*Spatial questions about scenes*
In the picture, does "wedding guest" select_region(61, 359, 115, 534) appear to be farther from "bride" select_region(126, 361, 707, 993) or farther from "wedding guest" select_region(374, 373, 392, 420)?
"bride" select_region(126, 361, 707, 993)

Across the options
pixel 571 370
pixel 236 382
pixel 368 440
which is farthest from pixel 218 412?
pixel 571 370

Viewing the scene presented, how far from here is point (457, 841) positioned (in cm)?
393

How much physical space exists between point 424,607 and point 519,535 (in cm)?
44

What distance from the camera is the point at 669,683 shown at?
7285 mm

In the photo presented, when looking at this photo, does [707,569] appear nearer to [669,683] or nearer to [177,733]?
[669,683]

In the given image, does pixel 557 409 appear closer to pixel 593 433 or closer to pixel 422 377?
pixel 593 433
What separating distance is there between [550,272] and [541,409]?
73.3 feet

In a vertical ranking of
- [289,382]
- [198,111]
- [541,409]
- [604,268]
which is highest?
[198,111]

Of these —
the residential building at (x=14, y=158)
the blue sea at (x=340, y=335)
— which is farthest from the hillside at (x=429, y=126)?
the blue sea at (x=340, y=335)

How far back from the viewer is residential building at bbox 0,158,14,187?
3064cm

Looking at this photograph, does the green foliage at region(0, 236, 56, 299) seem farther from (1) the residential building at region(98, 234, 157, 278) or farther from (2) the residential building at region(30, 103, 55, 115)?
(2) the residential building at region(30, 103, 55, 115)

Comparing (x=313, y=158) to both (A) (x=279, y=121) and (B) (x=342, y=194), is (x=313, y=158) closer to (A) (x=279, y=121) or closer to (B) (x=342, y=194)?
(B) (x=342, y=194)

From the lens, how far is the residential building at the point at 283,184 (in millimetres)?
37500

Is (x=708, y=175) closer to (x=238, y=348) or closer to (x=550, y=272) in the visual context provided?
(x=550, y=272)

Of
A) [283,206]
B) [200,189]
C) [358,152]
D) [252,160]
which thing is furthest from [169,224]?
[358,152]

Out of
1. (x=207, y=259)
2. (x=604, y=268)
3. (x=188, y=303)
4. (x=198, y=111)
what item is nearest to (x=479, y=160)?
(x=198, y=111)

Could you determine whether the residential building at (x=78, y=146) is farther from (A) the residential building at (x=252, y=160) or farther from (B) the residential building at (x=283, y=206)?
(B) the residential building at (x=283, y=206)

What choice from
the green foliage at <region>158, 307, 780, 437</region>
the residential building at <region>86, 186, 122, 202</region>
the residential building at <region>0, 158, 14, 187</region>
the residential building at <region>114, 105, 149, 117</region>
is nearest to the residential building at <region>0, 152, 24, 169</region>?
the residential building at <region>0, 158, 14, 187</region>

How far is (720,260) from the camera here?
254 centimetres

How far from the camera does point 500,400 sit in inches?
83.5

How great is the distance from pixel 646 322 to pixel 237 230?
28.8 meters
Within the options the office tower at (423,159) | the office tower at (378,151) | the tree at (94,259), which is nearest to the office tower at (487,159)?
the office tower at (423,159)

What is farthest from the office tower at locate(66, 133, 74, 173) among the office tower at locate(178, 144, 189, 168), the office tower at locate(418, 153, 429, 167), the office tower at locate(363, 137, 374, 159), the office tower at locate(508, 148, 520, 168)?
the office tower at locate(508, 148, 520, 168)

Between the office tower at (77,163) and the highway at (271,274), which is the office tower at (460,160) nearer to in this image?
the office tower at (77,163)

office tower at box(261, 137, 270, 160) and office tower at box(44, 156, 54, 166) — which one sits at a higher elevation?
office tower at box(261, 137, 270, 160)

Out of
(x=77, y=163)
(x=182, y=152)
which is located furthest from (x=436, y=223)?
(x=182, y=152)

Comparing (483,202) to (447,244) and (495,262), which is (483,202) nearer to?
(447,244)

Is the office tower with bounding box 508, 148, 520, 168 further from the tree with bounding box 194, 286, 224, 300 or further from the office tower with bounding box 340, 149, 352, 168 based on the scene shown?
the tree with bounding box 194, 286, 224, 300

*TASK TO CARRY OUT*
Copy verbatim the records from the line that contains "How far from the" through the end of the records, including both ends.

*WRITTEN ANSWER*
How far from the camera does point 500,400 sit in inches?
83.5

How great is the distance from pixel 646 322 to pixel 237 230?
28.8 meters
Within the options the office tower at (423,159) | the office tower at (378,151) | the tree at (94,259), which is nearest to the office tower at (487,159)?
the office tower at (423,159)

What is farthest from the office tower at locate(66, 133, 74, 173) among the office tower at locate(178, 144, 189, 168), the office tower at locate(418, 153, 429, 167), the office tower at locate(363, 137, 374, 159), the office tower at locate(508, 148, 520, 168)?
the office tower at locate(508, 148, 520, 168)

Between the office tower at (77,163) and the highway at (271,274), which is the office tower at (460,160) nearer to in this image?
the office tower at (77,163)

office tower at box(261, 137, 270, 160) and office tower at box(44, 156, 54, 166) — which one sits at a higher elevation?
office tower at box(261, 137, 270, 160)

Out of
(x=77, y=163)
(x=182, y=152)
which is located furthest from (x=436, y=223)?
(x=182, y=152)

Comparing (483,202) to (447,244) and (495,262), which is (483,202) nearer to?
(447,244)

Is the office tower with bounding box 508, 148, 520, 168 further from the tree with bounding box 194, 286, 224, 300 or further from the office tower with bounding box 340, 149, 352, 168 based on the scene shown?
the tree with bounding box 194, 286, 224, 300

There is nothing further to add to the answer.